Lighting your wedding. Let’s talk about it. Most likely not the first thing you think of when planning one of the most important days of your life. Now, as a videographer it’s at the top of my list but when compared to the food, the music, the dress, understandably, the phosphorescents are probably not at the top of yours. Let’s face it, nowadays capturing your wedding has almost become as important as having one, and as someone who has seen many weddings not reach their full aesthetic potential, I urge you to give lighting some consideration.
Now, don’t freak out.
A good videographer will have a plan on how to capture your wedding day effectively. To help avoid common lighting mistakes I’ve complied a short, illuminating list on what to do and what not to do when it comes to lighting your wedding day.

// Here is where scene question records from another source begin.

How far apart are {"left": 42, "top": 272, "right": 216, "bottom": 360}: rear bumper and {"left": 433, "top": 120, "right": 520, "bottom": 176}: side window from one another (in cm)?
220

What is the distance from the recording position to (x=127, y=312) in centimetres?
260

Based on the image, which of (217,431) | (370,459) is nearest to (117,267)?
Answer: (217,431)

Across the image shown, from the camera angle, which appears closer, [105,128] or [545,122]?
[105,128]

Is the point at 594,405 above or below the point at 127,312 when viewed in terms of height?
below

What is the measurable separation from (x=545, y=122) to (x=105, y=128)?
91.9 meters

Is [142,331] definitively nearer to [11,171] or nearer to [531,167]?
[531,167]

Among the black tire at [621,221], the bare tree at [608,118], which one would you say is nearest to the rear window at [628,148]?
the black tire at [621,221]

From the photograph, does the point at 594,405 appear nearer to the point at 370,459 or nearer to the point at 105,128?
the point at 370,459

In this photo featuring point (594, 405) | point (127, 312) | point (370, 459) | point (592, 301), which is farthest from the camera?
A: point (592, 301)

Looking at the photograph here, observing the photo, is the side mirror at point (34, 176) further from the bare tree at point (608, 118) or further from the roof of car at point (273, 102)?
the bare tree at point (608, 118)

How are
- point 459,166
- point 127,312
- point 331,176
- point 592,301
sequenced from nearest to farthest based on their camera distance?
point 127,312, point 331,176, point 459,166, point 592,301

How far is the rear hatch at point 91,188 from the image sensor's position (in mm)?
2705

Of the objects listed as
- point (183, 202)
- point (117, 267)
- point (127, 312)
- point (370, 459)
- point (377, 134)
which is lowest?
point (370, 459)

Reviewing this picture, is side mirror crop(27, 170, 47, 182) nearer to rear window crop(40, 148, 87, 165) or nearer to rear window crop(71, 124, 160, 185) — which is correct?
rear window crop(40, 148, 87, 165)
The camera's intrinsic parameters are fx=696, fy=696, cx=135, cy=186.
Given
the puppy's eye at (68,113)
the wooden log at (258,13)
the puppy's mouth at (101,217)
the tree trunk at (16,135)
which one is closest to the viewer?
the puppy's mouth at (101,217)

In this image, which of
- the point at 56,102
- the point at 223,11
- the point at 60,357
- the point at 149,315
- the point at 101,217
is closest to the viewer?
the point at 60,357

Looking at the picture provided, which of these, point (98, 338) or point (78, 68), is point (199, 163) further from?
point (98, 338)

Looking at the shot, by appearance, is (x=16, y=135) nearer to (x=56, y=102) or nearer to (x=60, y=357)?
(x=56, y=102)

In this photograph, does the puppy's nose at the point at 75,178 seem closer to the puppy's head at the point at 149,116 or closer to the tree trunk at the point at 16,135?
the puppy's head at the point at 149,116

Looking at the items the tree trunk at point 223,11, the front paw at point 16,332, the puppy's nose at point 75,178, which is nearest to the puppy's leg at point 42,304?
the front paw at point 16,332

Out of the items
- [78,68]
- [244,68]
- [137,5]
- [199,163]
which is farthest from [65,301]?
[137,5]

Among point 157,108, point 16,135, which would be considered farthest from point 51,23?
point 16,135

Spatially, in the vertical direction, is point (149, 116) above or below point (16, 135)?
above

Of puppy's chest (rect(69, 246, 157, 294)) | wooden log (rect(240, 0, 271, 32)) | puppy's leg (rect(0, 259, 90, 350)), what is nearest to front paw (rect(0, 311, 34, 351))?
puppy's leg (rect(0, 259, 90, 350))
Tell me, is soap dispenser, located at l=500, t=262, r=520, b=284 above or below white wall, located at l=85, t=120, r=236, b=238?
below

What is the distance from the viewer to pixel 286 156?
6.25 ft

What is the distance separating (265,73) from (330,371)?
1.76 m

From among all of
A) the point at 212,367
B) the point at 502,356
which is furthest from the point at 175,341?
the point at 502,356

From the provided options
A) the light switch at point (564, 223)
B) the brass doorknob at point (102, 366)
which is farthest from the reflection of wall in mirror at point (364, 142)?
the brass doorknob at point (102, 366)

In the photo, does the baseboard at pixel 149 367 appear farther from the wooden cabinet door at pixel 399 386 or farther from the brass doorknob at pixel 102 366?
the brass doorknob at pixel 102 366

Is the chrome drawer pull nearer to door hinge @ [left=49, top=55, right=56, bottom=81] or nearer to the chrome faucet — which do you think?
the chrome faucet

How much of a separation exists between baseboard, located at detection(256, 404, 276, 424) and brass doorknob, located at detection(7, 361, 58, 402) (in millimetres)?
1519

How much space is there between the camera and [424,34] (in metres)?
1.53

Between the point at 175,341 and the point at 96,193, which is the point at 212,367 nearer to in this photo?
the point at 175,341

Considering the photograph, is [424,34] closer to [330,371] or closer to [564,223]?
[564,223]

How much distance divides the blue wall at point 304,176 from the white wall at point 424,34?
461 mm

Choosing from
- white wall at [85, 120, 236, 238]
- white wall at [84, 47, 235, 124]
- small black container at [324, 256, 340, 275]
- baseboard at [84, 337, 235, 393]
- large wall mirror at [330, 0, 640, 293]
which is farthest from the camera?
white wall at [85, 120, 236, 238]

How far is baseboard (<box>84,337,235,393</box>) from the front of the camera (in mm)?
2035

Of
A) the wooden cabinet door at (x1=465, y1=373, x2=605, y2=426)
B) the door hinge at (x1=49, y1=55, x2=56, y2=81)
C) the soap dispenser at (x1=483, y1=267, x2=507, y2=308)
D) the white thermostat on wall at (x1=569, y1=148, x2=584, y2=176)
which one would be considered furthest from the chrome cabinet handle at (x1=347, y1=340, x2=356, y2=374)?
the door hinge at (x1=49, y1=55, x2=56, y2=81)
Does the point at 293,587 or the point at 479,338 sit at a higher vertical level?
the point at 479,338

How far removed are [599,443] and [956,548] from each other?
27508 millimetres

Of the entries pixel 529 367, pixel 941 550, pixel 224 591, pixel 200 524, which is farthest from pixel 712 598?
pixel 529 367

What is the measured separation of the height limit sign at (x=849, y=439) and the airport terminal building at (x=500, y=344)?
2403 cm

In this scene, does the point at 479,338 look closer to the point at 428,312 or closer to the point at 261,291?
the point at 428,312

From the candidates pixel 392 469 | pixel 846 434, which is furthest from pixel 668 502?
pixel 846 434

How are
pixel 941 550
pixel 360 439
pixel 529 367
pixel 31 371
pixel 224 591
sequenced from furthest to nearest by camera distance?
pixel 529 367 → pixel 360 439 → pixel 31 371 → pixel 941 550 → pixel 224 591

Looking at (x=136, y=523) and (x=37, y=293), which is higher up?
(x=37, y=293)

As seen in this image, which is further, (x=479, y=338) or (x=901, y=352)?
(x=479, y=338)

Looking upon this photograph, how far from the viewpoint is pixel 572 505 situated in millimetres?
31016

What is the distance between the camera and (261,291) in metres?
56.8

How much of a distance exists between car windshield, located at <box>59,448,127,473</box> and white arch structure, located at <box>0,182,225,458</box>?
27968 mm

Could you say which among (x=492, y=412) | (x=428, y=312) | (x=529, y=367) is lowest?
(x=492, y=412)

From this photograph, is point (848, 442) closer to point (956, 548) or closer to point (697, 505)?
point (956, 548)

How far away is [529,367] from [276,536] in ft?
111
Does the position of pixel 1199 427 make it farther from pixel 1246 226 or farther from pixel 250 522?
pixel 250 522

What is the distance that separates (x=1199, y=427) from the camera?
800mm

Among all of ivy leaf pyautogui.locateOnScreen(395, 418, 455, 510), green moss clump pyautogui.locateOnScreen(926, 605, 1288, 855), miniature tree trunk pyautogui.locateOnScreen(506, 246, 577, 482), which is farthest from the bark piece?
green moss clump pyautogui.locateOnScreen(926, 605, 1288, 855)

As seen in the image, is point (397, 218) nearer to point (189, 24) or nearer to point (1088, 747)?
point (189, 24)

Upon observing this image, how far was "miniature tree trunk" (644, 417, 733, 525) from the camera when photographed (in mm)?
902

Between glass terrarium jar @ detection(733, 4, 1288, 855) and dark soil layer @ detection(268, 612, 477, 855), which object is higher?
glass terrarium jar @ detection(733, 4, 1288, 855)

1. Natural Lighting vs. Artificial Lighting
In my opinion, au naturel is always the way to go. No matter where you are getting ready, chances are there will be lamps, overhead lighting, and natural light. All of these sources have different light temperatures, which means some light is more more blue (cool tones) and others are more orange (warm tones). Windows generally provide the most flattering natural light. On camera the colours are more dynamic and it helps to soften complexions, so if you are torn between rooms, choose the one with the biggest windows. Now because over-head lights and lamps are usually warmer toned, they should be turned off if there is enough daylight to light the room. If room lights absolutely need to be used, avoid turning on lamps because when seated they typically are face-height and can cast unflattering shadows.
2. Neon Signs
Umm, no. Yes, they seem to be all the rage right now however, the problem with these signs is that they run at a different frequency to our cameras causing them to strobe. Some adjustments can be made in-camera to limit the effect but too much fiddling with these settings can make the video look very unnatural or choppy. Some corrective measures can be taken in post-production but even that might not help. If you are unsure about using a neon sign then I’d recommend opting out entirely of these pricey additives.
3. Rustic Venues
While barns and teepees are cool in theory, what’s not so cool is their complete lack of natural light and the time and money you’ll spend making up for this. Couples focused on a unique vision, tend to only light these spaces with fairy lights or string porch lighting, and while these forms of lighting are romantic and whimsical in real life, on film they are not as endearing. This lighting tends to yellow skin tones and generally makes the space come off quite drab. If your venue is already booked, maybe budget some extra time for portraits or guests shots outside. An example below of a teepee wedding where the colours needed to be toned down to balance out the skin tone. The final colour still isn’t ideal.
Simply put, let’s leave the lasers for Dr. Evil. A common staple with DJs, lasers can help set the tone for your post-ceremony, dancing craziness. Now, I know we all want to look like J.Lo, and lasers can sure help with creating that energy. However, these beams of light can singlehandedly destroy your wedding video! Few videographers would take the risk of filming on a dance floor with lasers on it because if a laser hits the camera sensor it can erase all of their footage. Just don’t do it.
If you’ve done or booked some of these things already, it’s not a big deal! Things can always be adjusted or change. The best strategy is to always provide your videographer with as much information as possible and plan ahead!